++++ Text block ++++
The devastation hit Texas Hill Country like a nightmare come to life. The emergency weather alert had come early Fourth of July morning: There would be life-threatening flash flooding in Kerr County, Texas. And Camp Mystic – an all-girls Christian camp situated along the Guadalupe River – housed about 750 campers on the flood-prone site as heavy rains started pouring.
Girls as young as 7 were peacefully asleep in the cabins where, days before, their parents had dropped them off for the season’s second session, expecting their daughters would spend the summer outdoors enjoying everything from archery to yoga together. The Guadalupe River rose about 26 ft (7.9 m) in 45 minutes. As the blinding rain sluiced down, the Guadalupe River downstream began its historic rise just before 2 a.m. — eventually surging to 37.5 feet, according to measurements taken by crews with the U.S. Geological Survey after the floodwaters receded.
++++
### Short problem
Set down, word for word, the part of the Camp Mystic flood text above starting with "Girls as young" and going on through "the floodwaters receded.".
++++ Data provided ++++
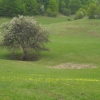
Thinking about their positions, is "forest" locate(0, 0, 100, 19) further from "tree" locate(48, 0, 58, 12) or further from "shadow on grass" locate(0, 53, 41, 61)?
++++
### Written response
Girls as young as 7 were peacefully asleep in the cabins where, days before, their parents had dropped them off for the season’s second session, expecting their daughters would spend the summer outdoors enjoying everything from archery to yoga together. The Guadalupe River rose about 26 ft (7.9 m) in 45 minutes. As the blinding rain sluiced down, the Guadalupe River downstream began its historic rise just before 2 a.m. — eventually surging to 37.5 feet, according to measurements taken by crews with the U.S. Geological Survey after the floodwaters receded.